_WHAT YOU SHOULD DO_
Repeat exactly the lines below that lie between the line with "Online Reflection" and the line with "QUEEN'S UNIVERSITY BELFAST", counting both of those lines as part of the answer.

_STORED DATA_
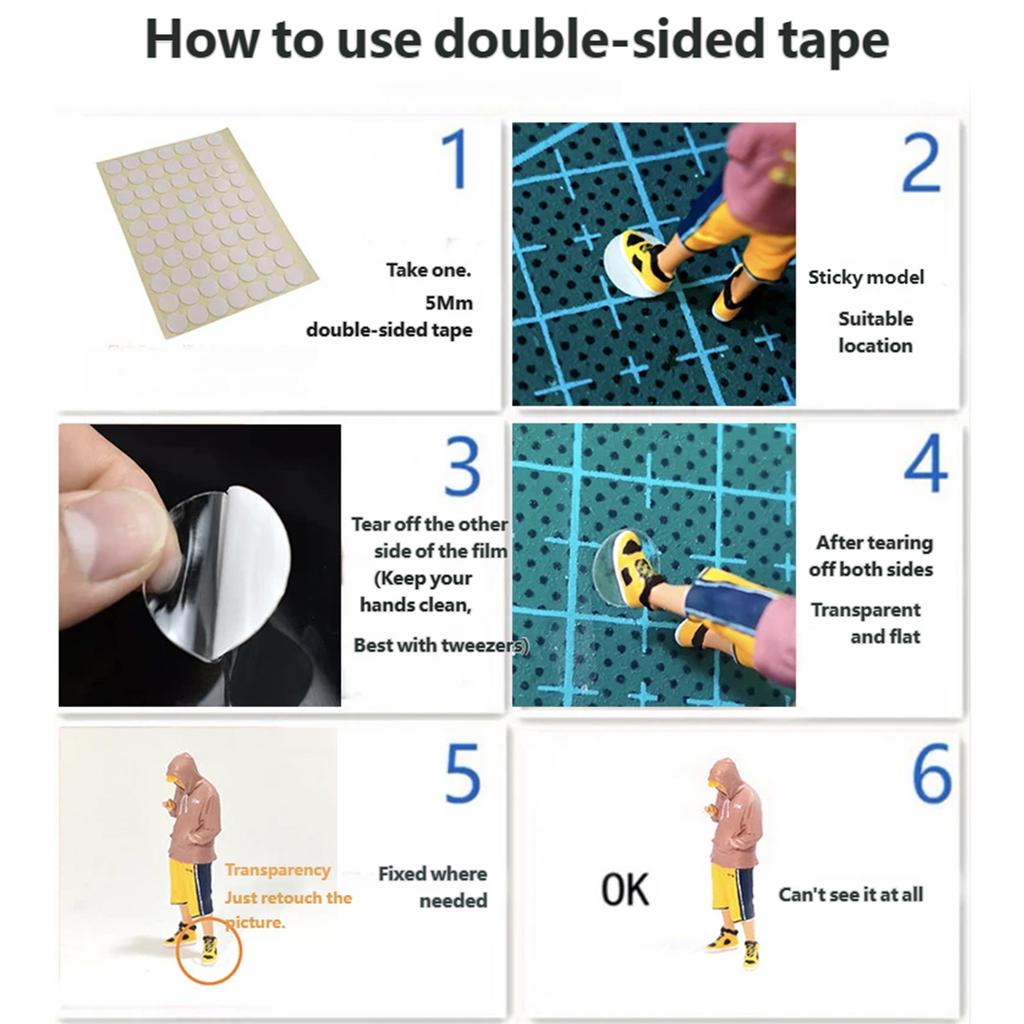 How to use double-sided tape

1

Take one. 5Mm double-sided tape

2

Sticky model Suitable location

3

Tear off the other side of the film (Keep your hands clean, Best with tweezers)

4

After tearing off both sides Transparent and flat

5

Transparency Just retouch the picture.

Fixed where needed

6

OK

Can't see it at all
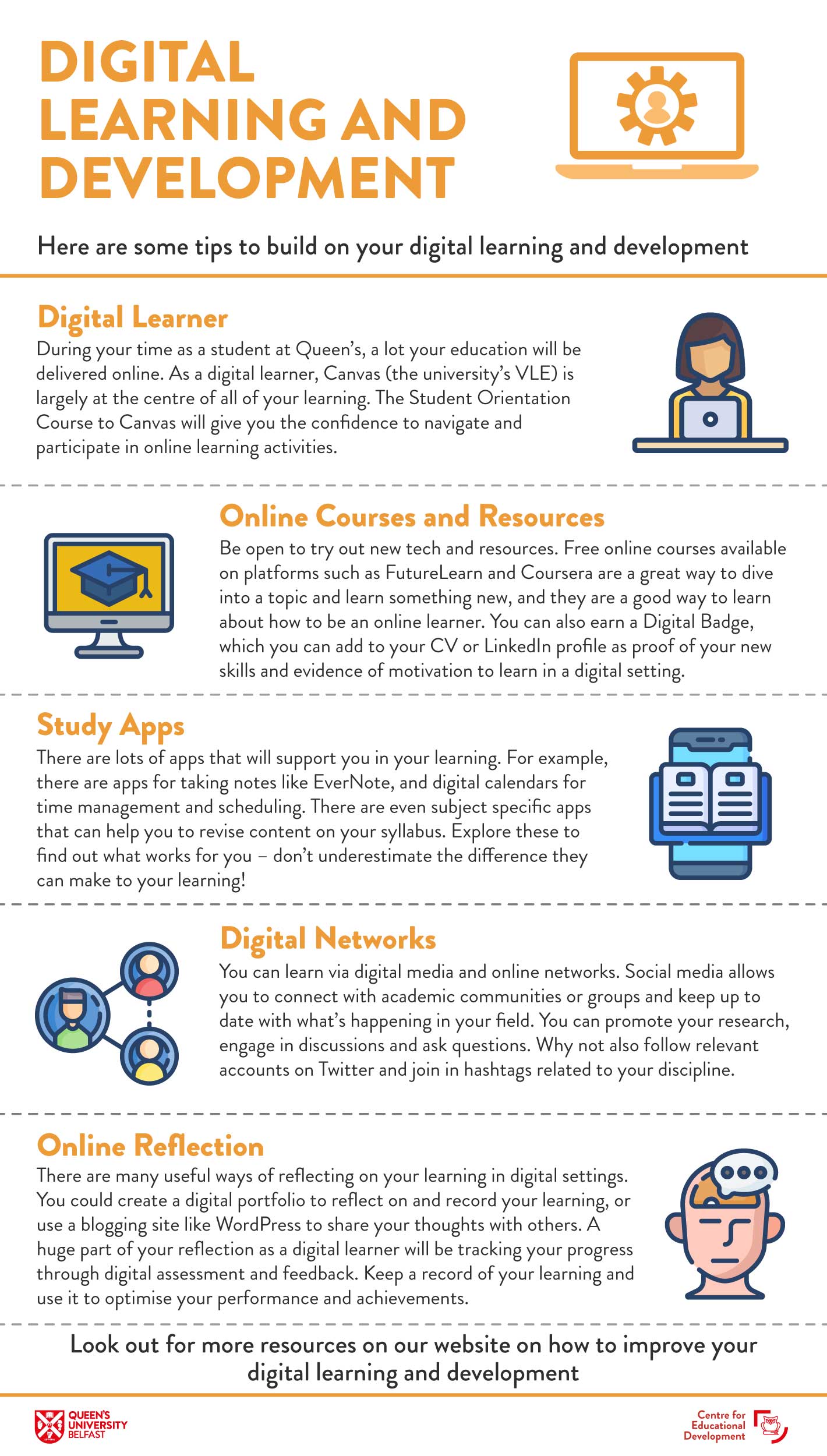 DIGITAL LEARNING AND DEVELOPMENT

Here are some tips to build on your digital learning and development

Digital Learner
During your time as a student at Queen's, a lot your education will be delivered online. As a digital learner, Canvas (the university's VLE) is largely at the centre of all of your learning. The Student Orientation Course to Canvas will give you the confidence to navigate and participate in online learning activities.

Online Courses and Resources
Be open to try out new tech and resources. Free online courses available on platforms such as FutureLearn and Coursera are a great way to dive into a topic and learn something new, and they are a good way to learn about how to be an online learner. You can also earn a Digital Badge, which you can add to your CV or LinkedIn profile as proof of your new skills and evidence of motivation to learn in a digital setting.

Study Apps
There are lots of apps that will support you in your learning. For example, there are apps for taking notes like EverNote, and digital calendars for time management and scheduling. There are even subject specific apps that can help you to revise content on your syllabus. Explore these to find out what works for you – don't underestimate the difference they can make to your learning!

Digital Networks
You can learn via digital media and online networks. Social media allows you to connect with academic communities or groups and keep up to date with what's happening in your field. You can promote your research, engage in discussions and ask questions. Why not also follow relevant accounts on Twitter and join in hashtags related to your discipline.

Online Reflection
There are many useful ways of reflecting on your learning in digital settings. You could create a digital portfolio to reflect on and record your learning, or use a blogging site like WordPress to share your thoughts with others. A huge part of your reflection as a digital learner will be tracking your progress through digital assessment and feedback. Keep a record of your learning and use it to optimise your performance and achievements.

Look out for more resources on our website on how to improve your digital learning and development

QUEEN'S UNIVERSITY BELFAST

Centre for Educational Development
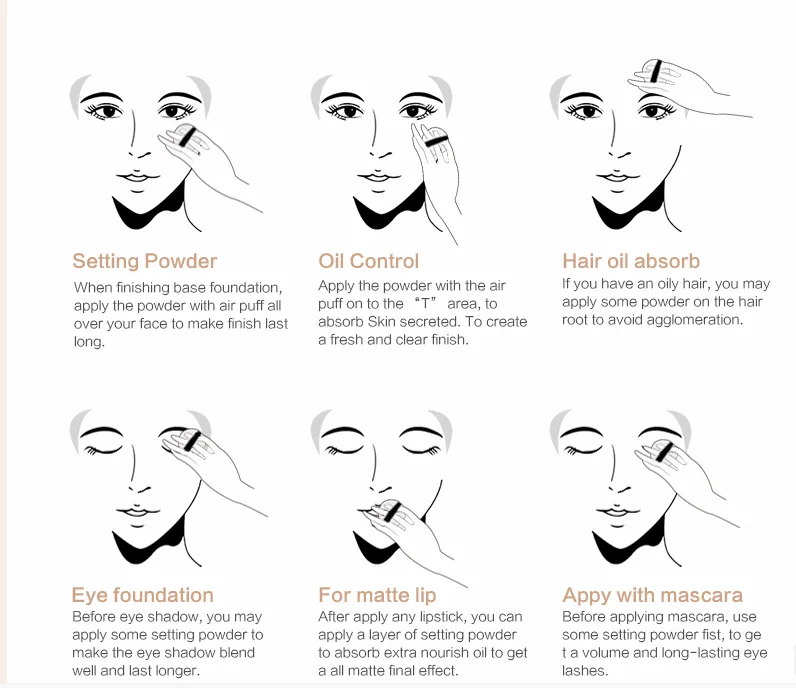 Setting Powder
When finishing base foundation, apply the powder with air puff all over your face to make finish last long.

Oil Control
Apply the powder with the air puff on to the “T” area, to absorb Skin secreted. To create a fresh and clear finish.

Hair oil absorb
If you have an oily hair, you may apply some powder on the hair root to avoid agglomeration.

Eye foundation
Before eye shadow, you may apply some setting powder to make the eye shadow blend well and last longer.

For matte lip
After apply any lipstick, you can apply a layer of setting powder to absorb extra nourish oil to get a all matte final effect.

Appy with mascara
Before applying mascara, use some setting powder fist, to ge t a volume and long-lasting eye lashes.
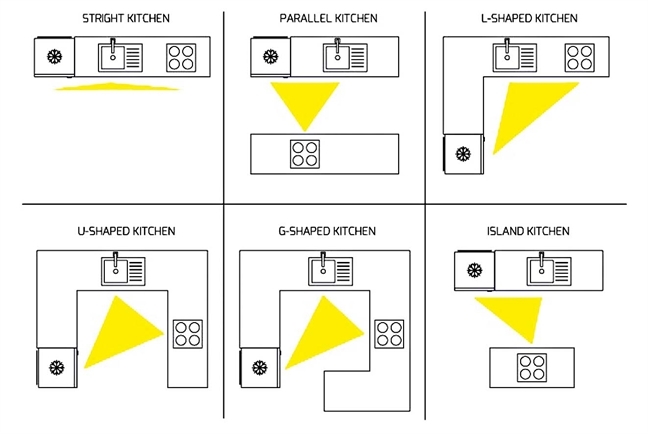 STRIGHT KITCHEN

PARALLEL KITCHEN

L-SHAPED KITCHEN

U-SHAPED KITCHEN

G-SHAPED KITCHEN

ISLAND KITCHEN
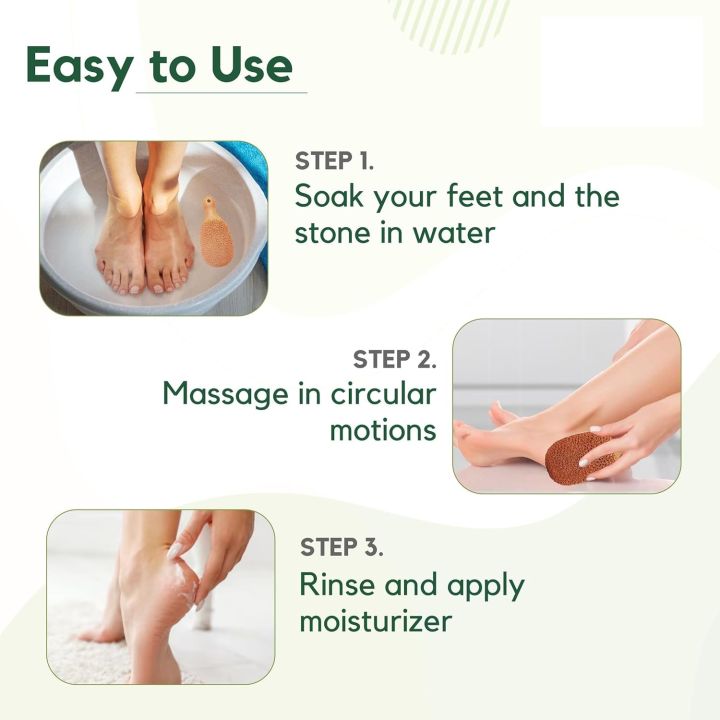 Easy to Use

STEP 1.
Soak your feet and the stone in water

STEP 2.
Massage in circular motions

STEP 3.
Rinse and apply moisturizer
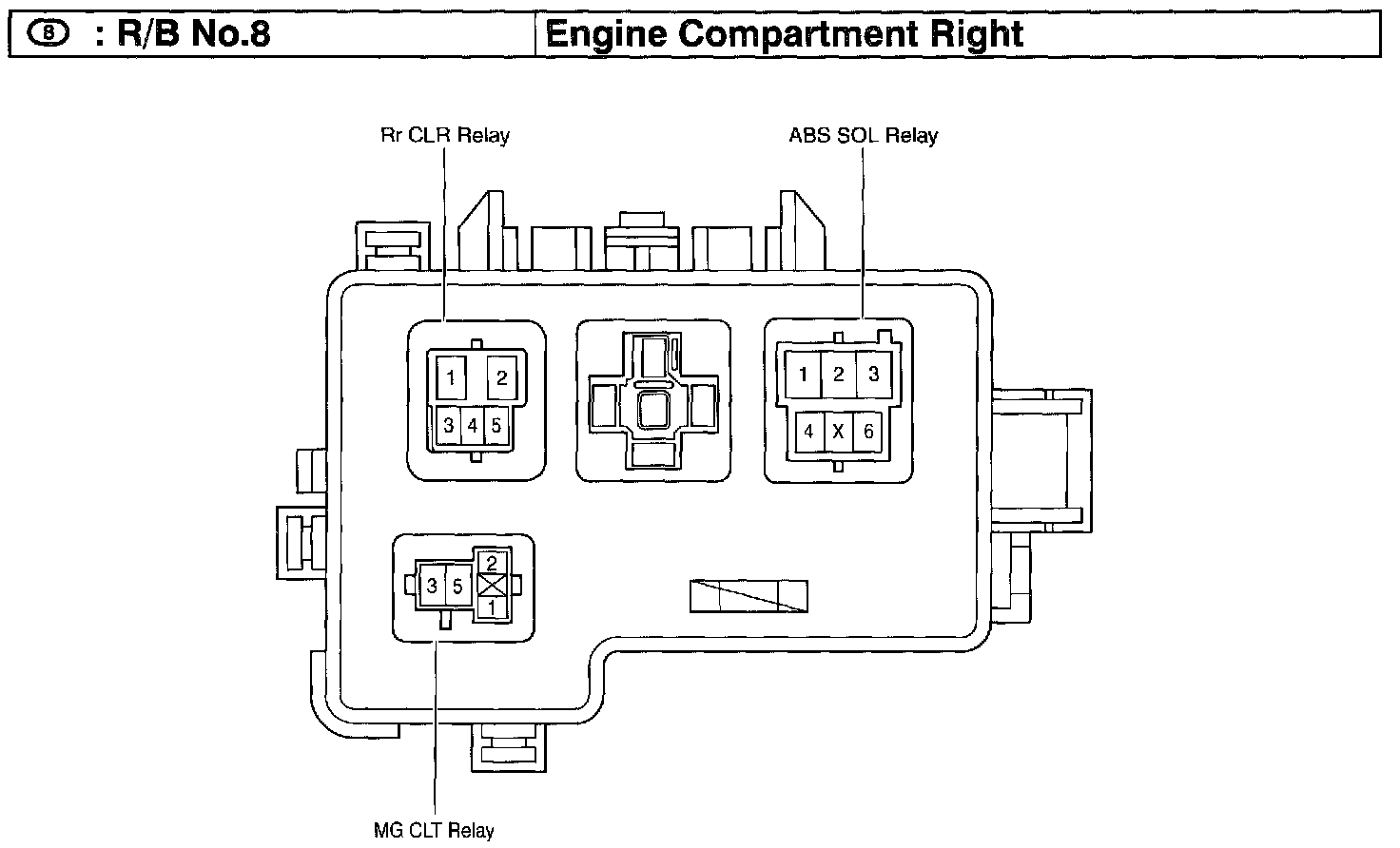 8 : R/B No.8

Engine Compartment Right

Rr CLR Relay

ABS SOL Relay

1 2
3 4 5

1 2 3
4 X 6

3 5 2 1

MG CLT Relay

_EXERCISE SOLUTION_
Online Reflection
There are many useful ways of reflecting on your learning in digital settings. You could create a digital portfolio to reflect on and record your learning, or use a blogging site like WordPress to share your thoughts with others. A huge part of your reflection as a digital learner will be tracking your progress through digital assessment and feedback. Keep a record of your learning and use it to optimise your performance and achievements.

Look out for more resources on our website on how to improve your digital learning and development

QUEEN'S UNIVERSITY BELFAST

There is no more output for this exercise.